If you’re looking for a viable home loan, sourcing a local mortgage broker allows you to leverage their industry experience and knowledge. A mortgage broker can also help you find the right home loan by giving you access to their portfolio of lenders.

Among other things, a mortgage broker can negotiate for a competitive product on your behalf, help you sift through an often bewildering range of home loan products, and help you understand the processes involved.

How are mortgage brokers compensated?

Most mortgage brokers don’t earn a salary and generally provide their services to borrowers free of charge. So how do they get compensated?

Many operate as small businesses or contractors and earn their income from the commissions they receive from the lenders. The commissions or fees they receive from the lenders will vary depending on the lender as well as the volume of the transactions.

The commissions themselves are based on a percentage of the loan amount and the loan-to-value ratio (LVR).

Upfront commission

The largest proportion of a mortgage broker’s payment is in the form of an upfront commission. This is normally around 0.3% to 0.5% of the loan value. For example, for an $850,000 mortgage, a 0.3% commission would place around $2,550 in the broker’s pocket.

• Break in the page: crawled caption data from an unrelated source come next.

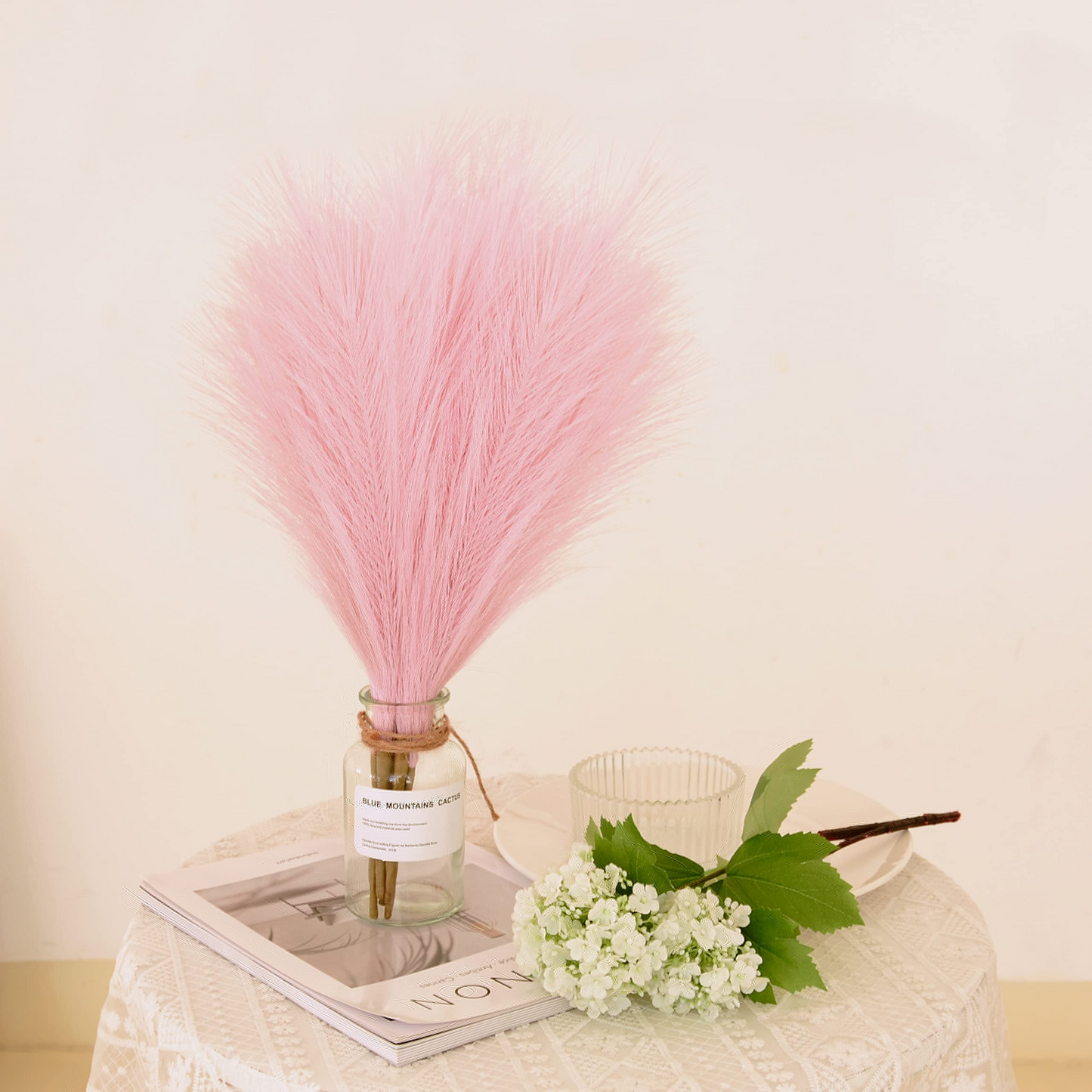 Vase Accent Faux Pampas Grass, 17'', 6 Pcs, Baby Pink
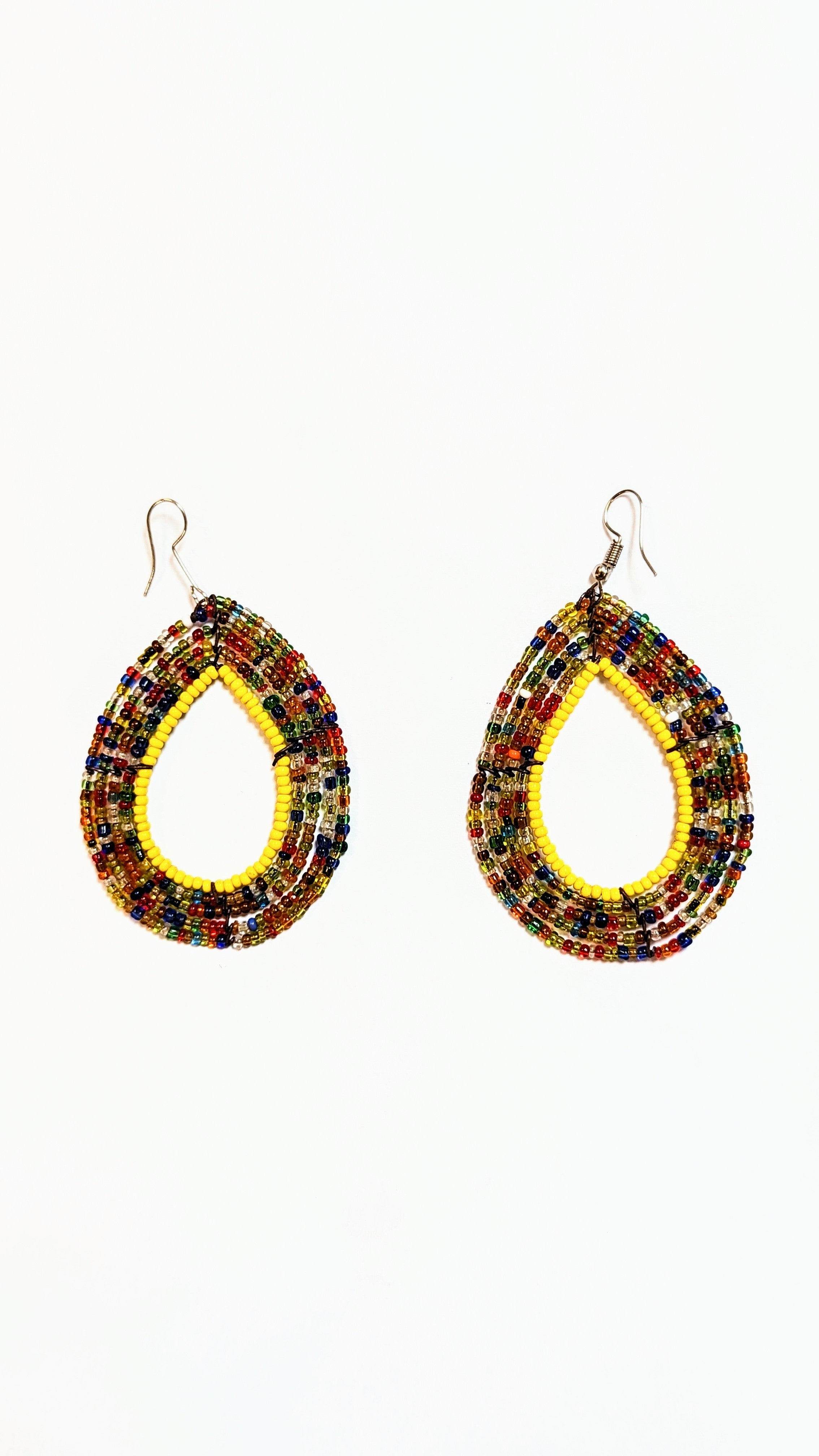 Dupsie's Amani Maasai Multicolored African Beaded Hoop Earrings DPJAMNH2 - Handmade Tribal Jewelry for Women, Perfect for Festivals, Weddings & Boho Fashion
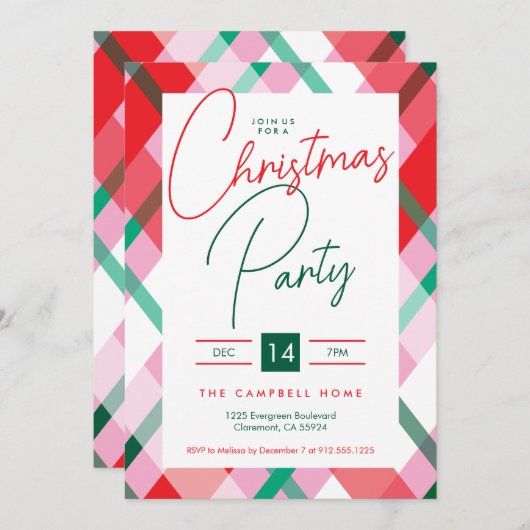 Rotes Grün Rosa Kariertes Weihnachtsfest Party Einladung (Vorne/Hinten)
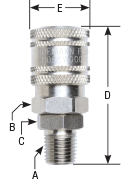 hpcouplers IM38 Series, 3/8" Industrial Coupler x 1/2″ Male NPT, Manual, Stainless Steel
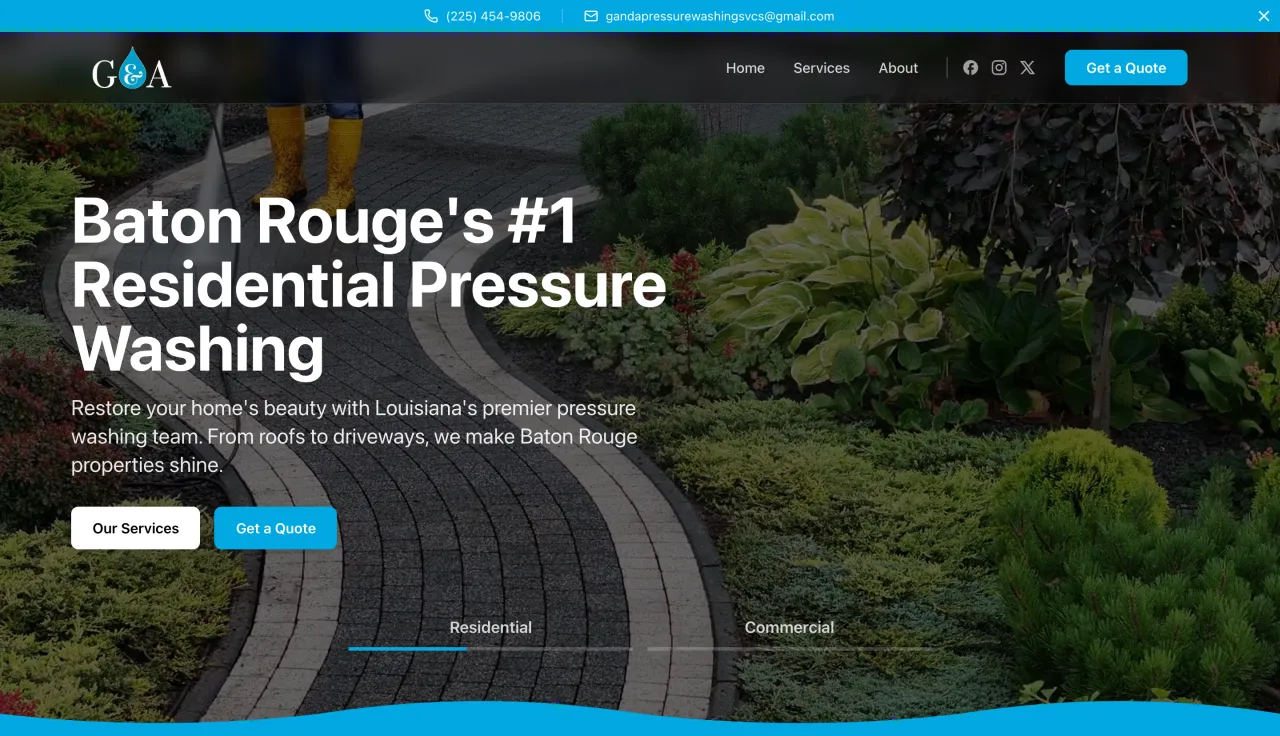 G&A Pressure Washing: Homepage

The broker receives the upfront commission once the loan is finalised and the borrower receives the funds for the mortgage.

Recurring commission

Also known as a “trailing commission,” a recurring commission is the second portion of the broker’s compensation. It’s calculated based on the remaining loan amount each year and is paid to them on a monthly basis. While some lenders offer no recurring commissions, others offer a recurring commission of 0.1% to 0.2% based on the remaining value of the property.

Lenders will continue to pay the broker the recurring commission as long as the client stays with the mortgage and doesn’t fall into arrears. Arrears mean the borrower was late with the mortgage repayment, and this can escalate into default if repayments haven’t been made for 60 days.

The recurring commission is discontinued if an account remains in default for 60 days or more. Some banks will cut the trail if the loan is in default for 30 days, and a few will cut the trail after 15 days in default.

Conflict of interest

Since most brokers receive commission-based compensation, a conflict of interest can occur in some cases. For instance, a broker might promote a particular home loan with a lender because that lender offers a generous commission over one that offers a lower commission, irrespective of whether or not it’s the best product for the borrower’s needs.

Fee-based brokers charge borrowers an upfront fee instead of an earning commission from the lender, so they will theoretically recommend only suitable products based on the borrower’s needs.